He then told me that he had a complaint about me from a lady. I told him I was standing silently in line waiting for my scanner.
Suddenly the police came up to me.
By the time they got done with me she was nearly in tears. I couldn't figure this out at all!!??
To make a long story short, told me the young lady who stole my scanner had said that I touched her on the hip, they arrested me, handcuffed me, I told them the truth, and then they let me go home.
I was to show up in court later; a perfectly innocent young man.
The next day, I was downtown and noticed a Bella Lagosie {I don't know how to spell the name.} poster downtown. He was the greatest Dracula actor. It was strongly coming to me that this girl who had pushed her way into my life was his former daughter.
In the preliminary court appearance, I found out that she was only here for three months, her last name was Corté, and it was now coming to me that this was the original Italian Vampire family.
When I went to court, I found out the judge had thrown out the case. I sighed a breath of relief and went home.
A few days later, I went to Ancora Coffee Makers for my Ethiopian French Press coffee I usually have once in a while.
They were behaving strangely and told me they no longer allow the use of the French Press, because someone broke one of them. I thought that was nuts and went next door for my coffee at a place called Café Continental.
Everyone there seemed Italian. Being related to Arthur, I am part related to the Roman emperor Constantine I. There was a lady waitress there, who was kind of cute and looked like she could be the former sister of the Italian lady who took my scanner and theoretically had been Bella Lagosie's daughter in Italy. It was coming to me later that I was Bella Lagosie's former son and married this waitress at the Café Continental. She rose up on her heels when she was up at the bar and gave me a big smile.
My mother is worth about 5 million dollars. She doesn't even spend the interest she makes. I am her and my father's first born son. I feel I deserve some of that interest.
Not only that, but back in 1970, the year I graduated from High School, my father withdrew $3,500 I had worked for myself for my college education. I never saw it again. What is the compound interest on it, plus interest on investment.
I am going to be straight with you Jeanine. The only way I can keep financing this Web Page alone is if I find a girl and get after my mother for what she owes me obviously and also my Inheritance as the First Born Son.
My Jeff Rense button stops in two months. I paid a guy from Texas $410 to Meta Tag 15 pages. He did none and now his phone has been disconnected so I cannot reach him. Unless you, Jeanine, are on my web page and come back on my birthday, it is over.

▶ **Record extracts**

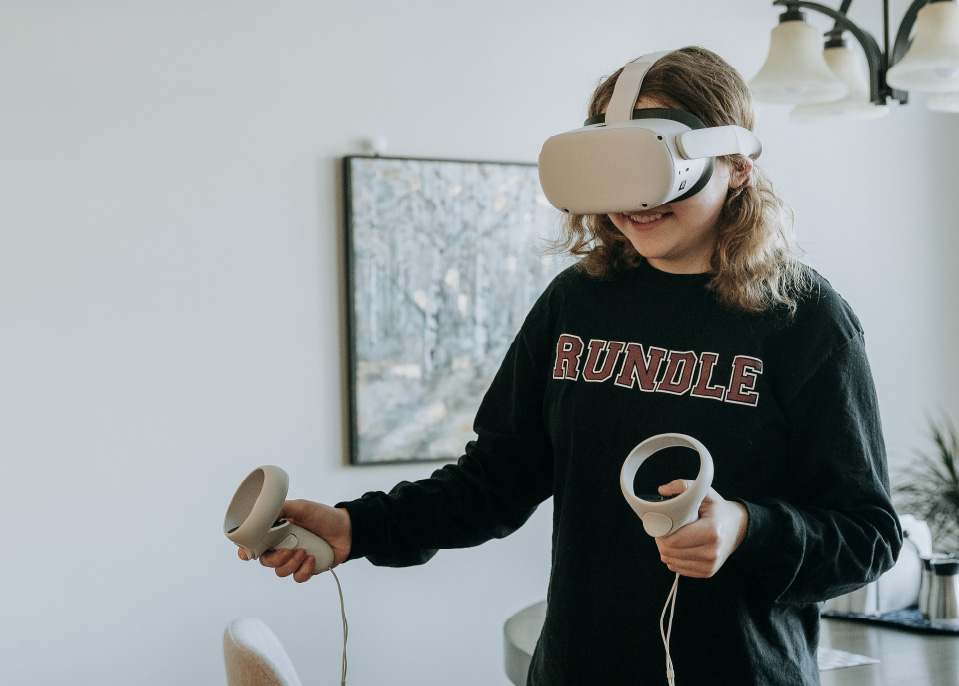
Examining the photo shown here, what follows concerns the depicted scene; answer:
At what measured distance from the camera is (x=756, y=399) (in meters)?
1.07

---

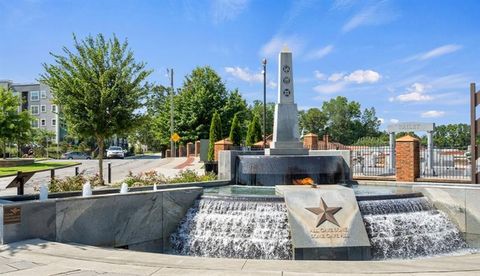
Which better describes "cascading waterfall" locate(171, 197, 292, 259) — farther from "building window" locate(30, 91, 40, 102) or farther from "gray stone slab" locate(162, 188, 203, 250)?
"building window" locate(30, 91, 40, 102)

--

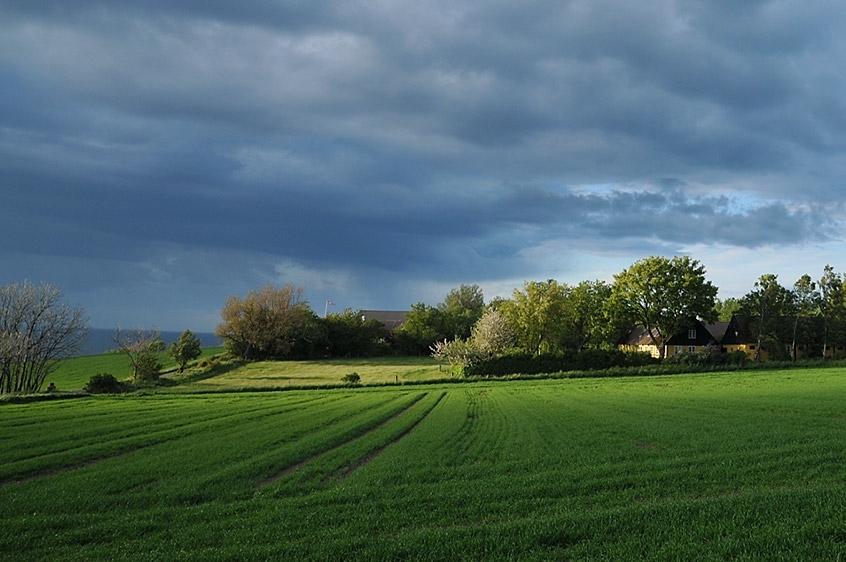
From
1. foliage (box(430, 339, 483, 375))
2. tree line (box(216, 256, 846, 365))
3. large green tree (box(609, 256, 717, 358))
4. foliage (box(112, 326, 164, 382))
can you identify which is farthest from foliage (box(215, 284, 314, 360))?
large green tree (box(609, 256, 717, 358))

▶ **Work required**
Copy the stretch of the excerpt from "By the time" through "Italian Vampire family.".

▶ **Solution to this exercise**
By the time they got done with me she was nearly in tears. I couldn't figure this out at all!!??
To make a long story short, told me the young lady who stole my scanner had said that I touched her on the hip, they arrested me, handcuffed me, I told them the truth, and then they let me go home.
I was to show up in court later; a perfectly innocent young man.
The next day, I was downtown and noticed a Bella Lagosie {I don't know how to spell the name.} poster downtown. He was the greatest Dracula actor. It was strongly coming to me that this girl who had pushed her way into my life was his former daughter.
In the preliminary court appearance, I found out that she was only here for three months, her last name was Corté, and it was now coming to me that this was the original Italian Vampire family.